Lastly, to fully leverage the model’s capabilities, we perform a final data preparation step. More concretely, we split the dataset (i.e. the PPMI cohort) into a training and test set, containing $q \%$ and $(100 - q) \%$ of the participants in the cohort respectively, to maintain consistent, non-overlapping samples for all training phases. Afterwards, using a sliding window approach, we create multiple, highly correlated training samples, as follows: for each participant’s longitudinal data $L_p = \{x_{BL}, x_1, x_2, \dots , x_n\}$, given a window size $W < |L_p|$, this yields $|L_p| - W$ overlapping input sequences (i.e.$\{x_{BL}, x_1, \dots , x_{W - 1}\}$, $\{x_{1}, x_2, \dots , x_{W}\}$, ..., $\{x_{|L_p| - W + 1}, x_{|L_p| - W + 2}, \dots , x_{n - 1}\}$). Additionally, given that the model is designed to predict multiple future MDS-UPDRS scores, for each input sequence, e.g. $\{x_i, \dots , x_{i + W - 1}\}$, there could be up to $|L_p| - W - i$ different training samples, each corresponding to a different number of MDS-UPDRS scores to be predicted. It can be seen that there are $N(p, W) = (|L_p| - W)(|L_p| - W + 1) / 2$, possible training samples per participant p and sliding window size W. The same procedure is applied to the test set as well. This acts not only as a form of data augmentation, increasing significantly the number of train and test instances, but also improves the model’s ability to generalize across varying input lengths and forecast horizons.

Datasets

In this work, two datasets were considered, the Parkinson’s Progression Markers Initiative (PPMI)⁴⁰ used for both training and validation and the Parkinson’s Disease Biomarkers Program (PDBP)⁴¹ used as external validation for the proposed methodology, both extracted from the AMP-PDRD Knowledge Platform.

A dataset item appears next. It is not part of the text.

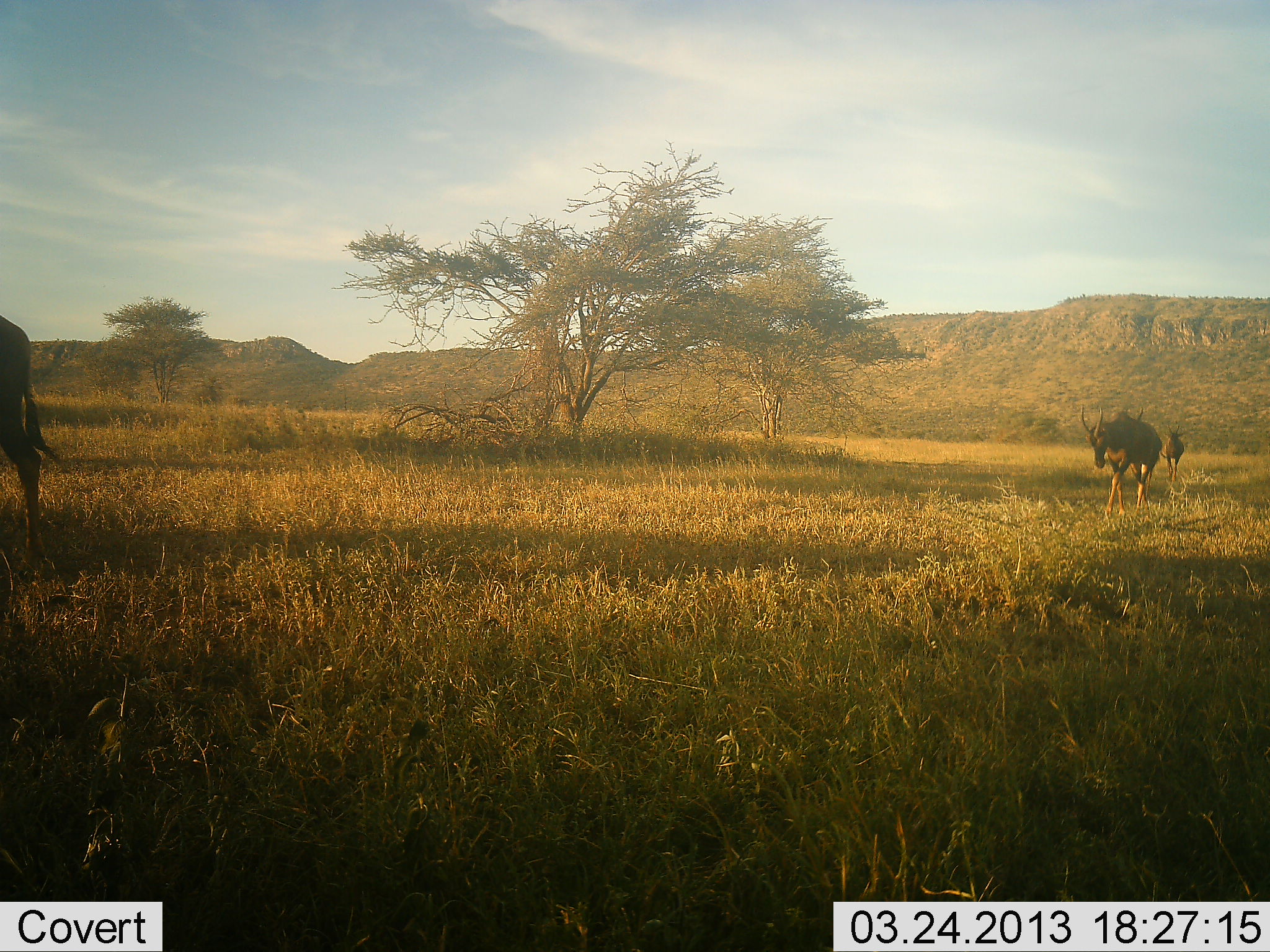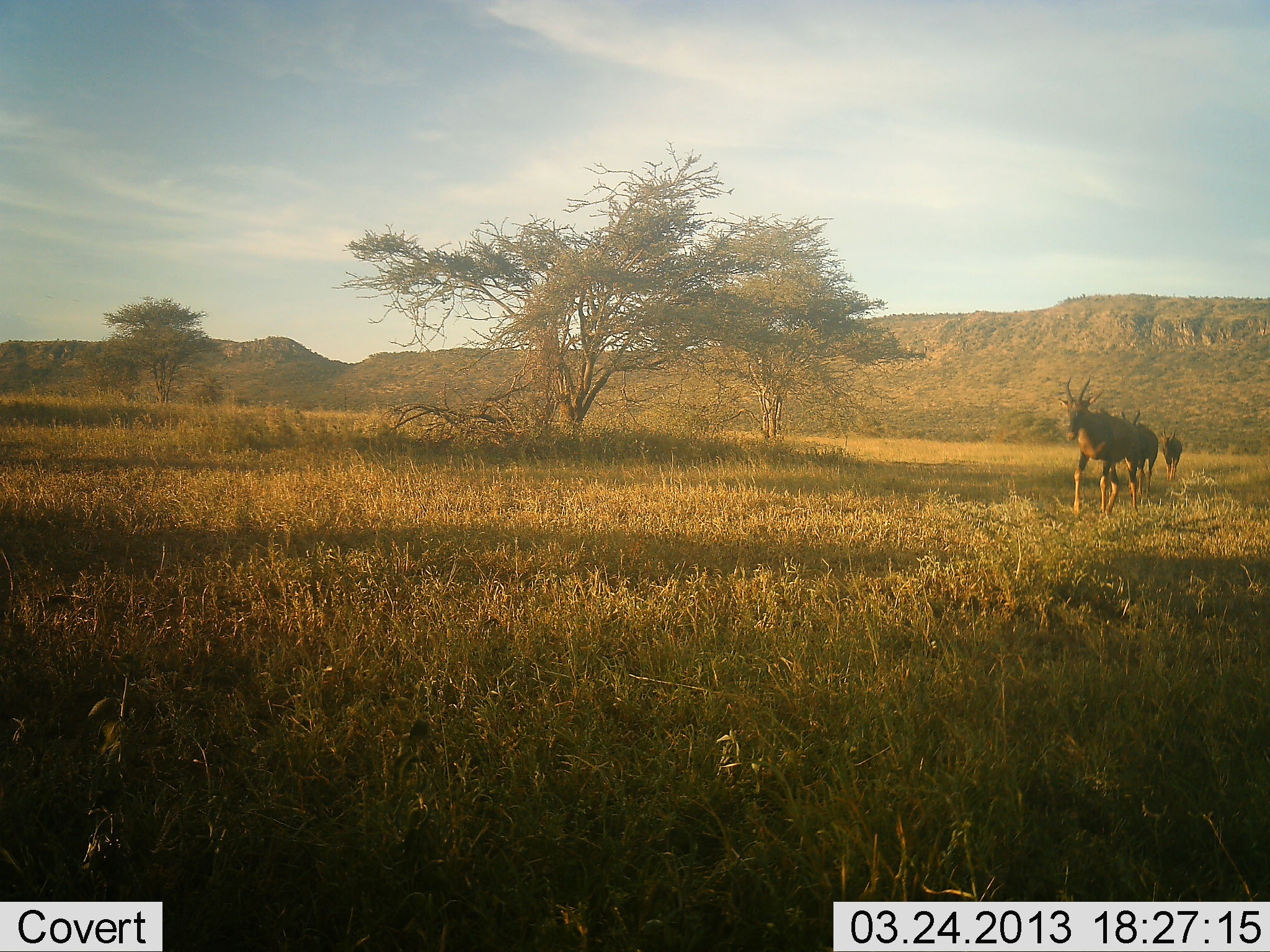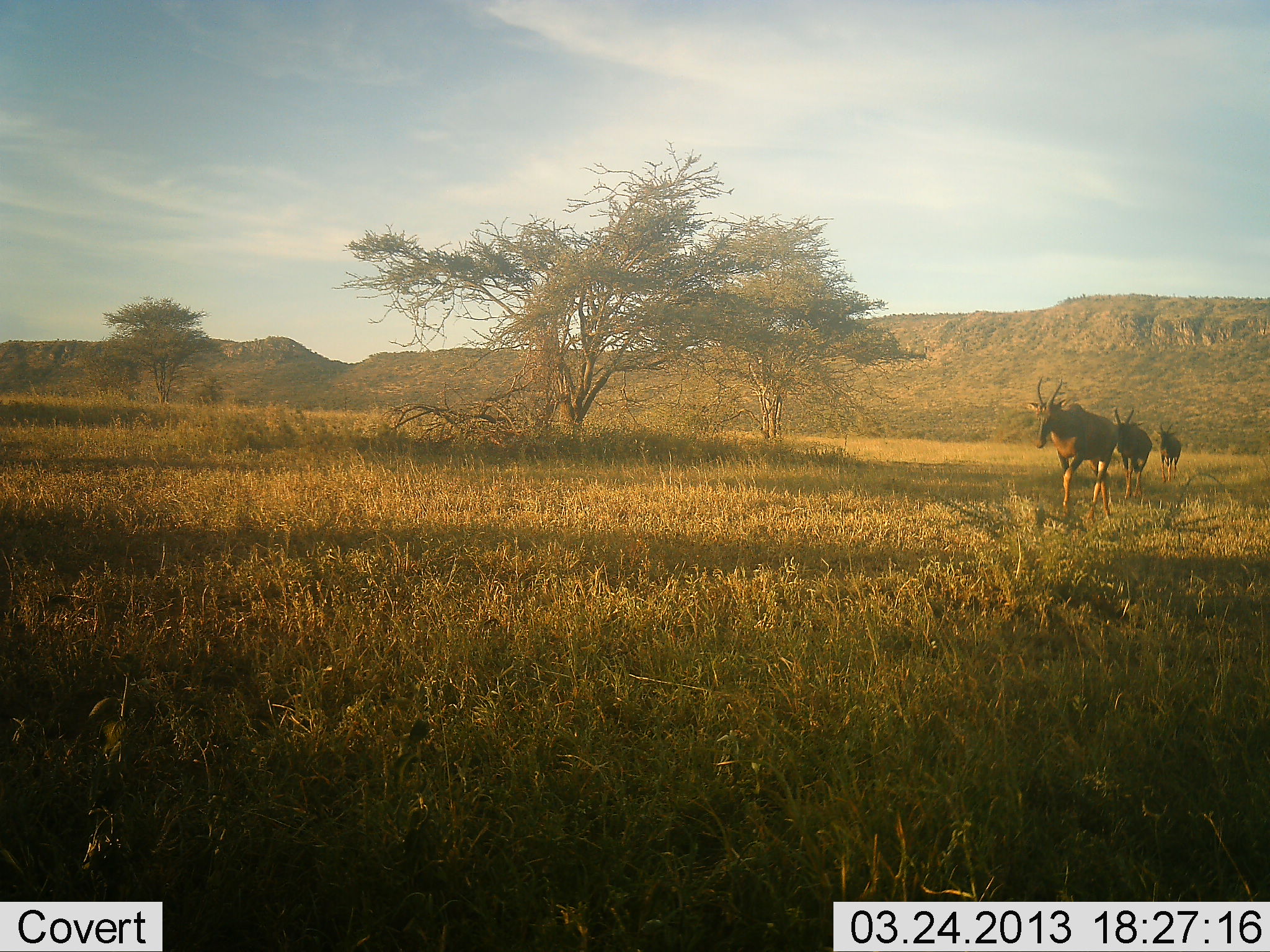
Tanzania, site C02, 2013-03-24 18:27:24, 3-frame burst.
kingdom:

PPMI is a large, well-characterized cohort of thousands of individuals, with and without Parkinson’s Disease, aiming to identify critically needed biological markers of Parkinson’s onset and progression. In our analysis, after preprocessing, we considered 579 participants, comprising of (N= 391) PD patients (34% Male - 66% Female) and (N= 188) healthy controls (HC)(35.6% Male - 64.4%Female). We extracted their longitudinal data, accounting for a total of 89 clinical features, across the following categories:

Demographics Including age at BL, sex, race and years of education.
Patient History Including if the participant has a family member (e.g. parent or other relative) with PD.
MDS-UPDRS I The MDS-UPDRS Part I score, consisting of 13 features, assessing non-motor aspects of daily living.
MDS-UPDRS II The MDS-UPDRS Part II score, including 13 features, considering motor aspects of experiences in daily living.
MDS-UPDRS III The MDS-UPDRS Part III score, containing 18 distinct features, which is the clinically assessed motor examination.
Schwab and England ADL The Schwab and England ALD score⁴², which is a 100-point scale that addresses the capabilities of people with impaired mobility.
MoCA The Montreal Cognitive Assessment score⁴³, which is designed as a rapid screening instrument for mild cognitive dysfunction. We utilize five relevant features, plus the total score.
UPSIT The University of Pennsylvania Smell Identification Test (UPSIT) booklet⁴⁴, including 4 features (i.e. 4 different 10-page booklets), responsible for assessing the olfactory function of the participants.
ESS The Epworth Sleepiness Scale⁴⁵, including eight features, responsible for assessing a person’s average sleep propensity, or how likely they are to fall asleep in various situations
Medication Includes three features, namely, whether the participants is on Levodopa, Dopamine Agonist or other PD medication.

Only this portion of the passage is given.